Joshua had spent a lot of time in the kitchen as a child, with Maya, their cook—much to his father’s irritation.
Maya had given him cookies and ruffled his hair and looked at him with a fond expression he realized, now, was probably sad.
She’d had her own children and he suspected she’d taken pity on Joshua, lonely little rich boy that he’d been.
Still, he had warm memories of the kitchen and perhaps Sean could see something of them in his face because he nudged Joshua and smiled as he handed over the coffee. “It’s a beautiful room.” He sounded almost apologetic. Like it was his fault he owned it now.
“I always loved this view,” Joshua said by way of a reply. “All year round, it never gets old.”

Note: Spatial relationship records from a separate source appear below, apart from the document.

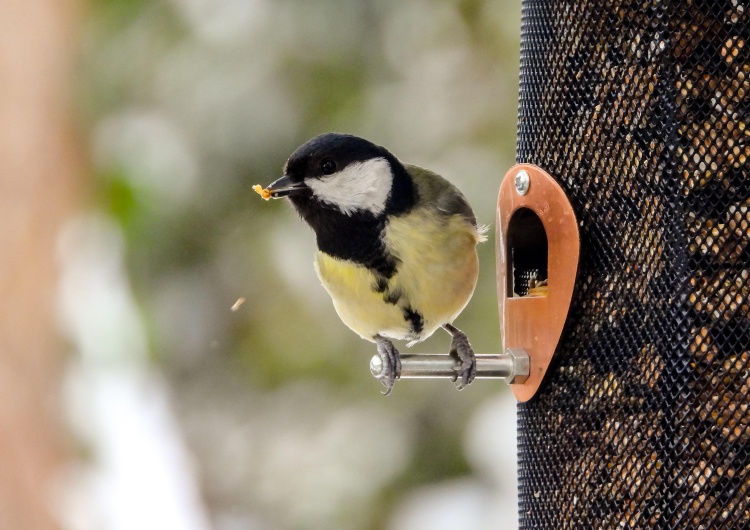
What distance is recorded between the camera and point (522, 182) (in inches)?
97.0

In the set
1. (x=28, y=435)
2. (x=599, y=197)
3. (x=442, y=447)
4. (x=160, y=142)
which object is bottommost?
(x=442, y=447)

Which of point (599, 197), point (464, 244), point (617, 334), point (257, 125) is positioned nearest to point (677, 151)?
point (599, 197)

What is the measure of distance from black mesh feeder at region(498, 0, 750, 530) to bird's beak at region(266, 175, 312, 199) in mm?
559

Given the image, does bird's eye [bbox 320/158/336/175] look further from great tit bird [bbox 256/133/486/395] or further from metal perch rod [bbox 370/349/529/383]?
metal perch rod [bbox 370/349/529/383]

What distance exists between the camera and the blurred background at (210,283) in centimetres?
407

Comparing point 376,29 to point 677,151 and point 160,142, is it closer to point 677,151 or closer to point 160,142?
point 160,142

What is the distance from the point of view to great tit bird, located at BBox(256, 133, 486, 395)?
262 cm

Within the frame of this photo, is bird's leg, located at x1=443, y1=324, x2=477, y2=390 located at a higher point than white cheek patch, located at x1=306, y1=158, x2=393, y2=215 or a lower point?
lower

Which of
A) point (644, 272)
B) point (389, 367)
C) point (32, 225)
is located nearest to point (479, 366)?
point (389, 367)

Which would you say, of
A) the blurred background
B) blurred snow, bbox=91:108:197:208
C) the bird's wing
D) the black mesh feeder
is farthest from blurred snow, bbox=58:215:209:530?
the black mesh feeder

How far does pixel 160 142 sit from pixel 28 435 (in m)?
1.23

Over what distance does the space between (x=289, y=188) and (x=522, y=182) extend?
562mm

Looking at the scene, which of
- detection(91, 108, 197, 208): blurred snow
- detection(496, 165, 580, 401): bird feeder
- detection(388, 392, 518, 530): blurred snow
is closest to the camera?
detection(496, 165, 580, 401): bird feeder

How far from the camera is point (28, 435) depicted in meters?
4.11
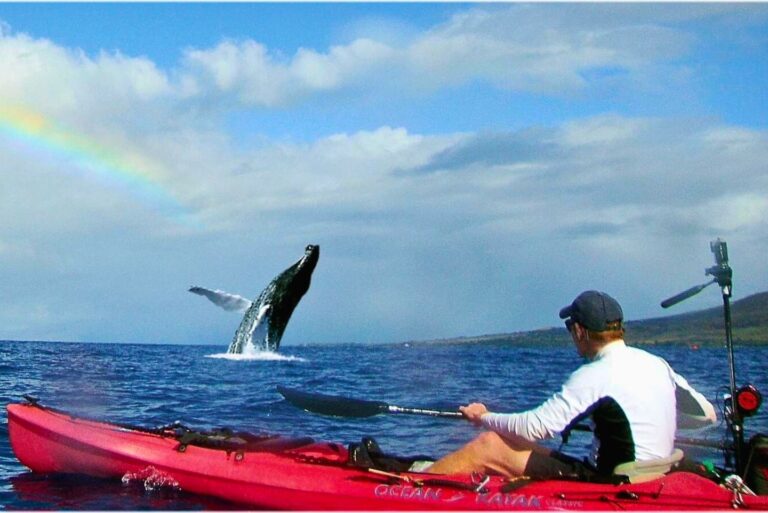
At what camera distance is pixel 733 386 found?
761 cm

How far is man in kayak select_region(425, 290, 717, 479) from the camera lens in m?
6.27

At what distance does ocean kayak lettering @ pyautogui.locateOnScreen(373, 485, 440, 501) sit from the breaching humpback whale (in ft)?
78.3

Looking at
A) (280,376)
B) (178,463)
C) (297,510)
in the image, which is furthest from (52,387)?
(297,510)

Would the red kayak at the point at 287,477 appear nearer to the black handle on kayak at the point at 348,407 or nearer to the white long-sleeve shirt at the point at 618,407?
the white long-sleeve shirt at the point at 618,407

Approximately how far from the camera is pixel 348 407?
28.7 feet

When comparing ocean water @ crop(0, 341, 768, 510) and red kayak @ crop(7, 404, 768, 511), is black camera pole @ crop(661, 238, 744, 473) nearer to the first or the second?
ocean water @ crop(0, 341, 768, 510)

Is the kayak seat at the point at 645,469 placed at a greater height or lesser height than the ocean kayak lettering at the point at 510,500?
greater

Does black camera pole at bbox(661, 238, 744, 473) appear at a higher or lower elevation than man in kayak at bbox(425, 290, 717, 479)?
higher

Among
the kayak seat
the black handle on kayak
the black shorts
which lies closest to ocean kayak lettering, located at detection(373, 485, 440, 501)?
the black shorts

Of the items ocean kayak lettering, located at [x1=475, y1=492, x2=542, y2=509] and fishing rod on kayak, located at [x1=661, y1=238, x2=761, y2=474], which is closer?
ocean kayak lettering, located at [x1=475, y1=492, x2=542, y2=509]

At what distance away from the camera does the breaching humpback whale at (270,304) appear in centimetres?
3095

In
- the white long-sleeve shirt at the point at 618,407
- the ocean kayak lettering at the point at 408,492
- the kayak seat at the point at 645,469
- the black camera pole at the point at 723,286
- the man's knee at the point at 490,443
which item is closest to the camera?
the white long-sleeve shirt at the point at 618,407

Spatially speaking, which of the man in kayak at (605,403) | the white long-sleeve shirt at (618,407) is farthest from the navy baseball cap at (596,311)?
the white long-sleeve shirt at (618,407)

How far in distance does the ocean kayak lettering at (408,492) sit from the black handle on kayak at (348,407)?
3.88ft
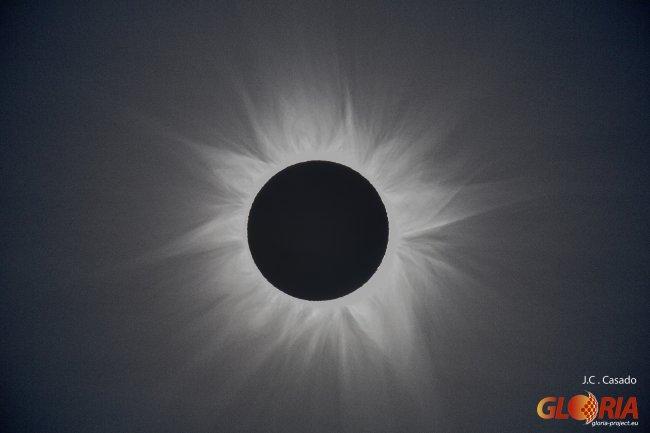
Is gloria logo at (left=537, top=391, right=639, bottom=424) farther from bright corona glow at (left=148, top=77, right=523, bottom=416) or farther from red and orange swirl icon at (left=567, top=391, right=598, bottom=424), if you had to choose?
bright corona glow at (left=148, top=77, right=523, bottom=416)

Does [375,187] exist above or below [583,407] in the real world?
above

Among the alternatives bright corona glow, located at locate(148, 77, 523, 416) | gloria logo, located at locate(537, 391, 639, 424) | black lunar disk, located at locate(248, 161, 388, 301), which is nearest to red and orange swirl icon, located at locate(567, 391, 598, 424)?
gloria logo, located at locate(537, 391, 639, 424)

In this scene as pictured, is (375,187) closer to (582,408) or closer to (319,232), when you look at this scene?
(319,232)

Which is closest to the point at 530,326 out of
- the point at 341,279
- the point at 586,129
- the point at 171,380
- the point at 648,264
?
the point at 648,264

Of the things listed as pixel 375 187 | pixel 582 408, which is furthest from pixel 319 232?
pixel 582 408

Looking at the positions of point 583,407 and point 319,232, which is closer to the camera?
point 319,232

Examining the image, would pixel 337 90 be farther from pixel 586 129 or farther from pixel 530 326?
pixel 530 326

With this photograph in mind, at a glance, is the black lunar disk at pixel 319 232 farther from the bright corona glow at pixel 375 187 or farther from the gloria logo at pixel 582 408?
the gloria logo at pixel 582 408

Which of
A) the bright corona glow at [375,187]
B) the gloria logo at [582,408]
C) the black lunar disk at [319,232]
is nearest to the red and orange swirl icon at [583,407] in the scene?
the gloria logo at [582,408]

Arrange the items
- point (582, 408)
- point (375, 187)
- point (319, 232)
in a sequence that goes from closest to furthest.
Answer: point (319, 232) < point (375, 187) < point (582, 408)
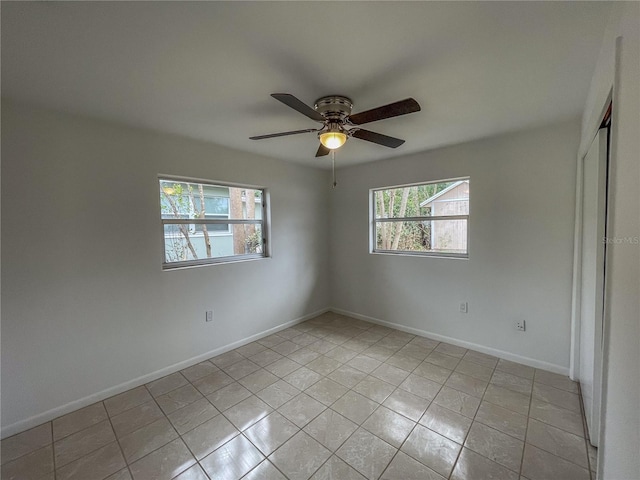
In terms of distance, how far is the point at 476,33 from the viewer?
1.25 m

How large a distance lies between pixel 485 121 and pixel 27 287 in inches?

Sean nodded, his gaze drifting out through the window. “Do you—?” He cleared his throat. “Do you, uh, have a view now? Where you live?”
Where he lived now was a vacation cottage he’d rented from Dee two years ago. He’d intended it to be temporary, but here he was... “Not really, but it’s close to the beach. I like to run there in the morning, so I get my fix that way.”
“Yeah?” Sean smiled. “Me too. I’m a runner. I haven’t really scoped out the best routes yet, though.” He gave Joshua a hopeful look. “Maybe we could run together sometime? You could show me the area.”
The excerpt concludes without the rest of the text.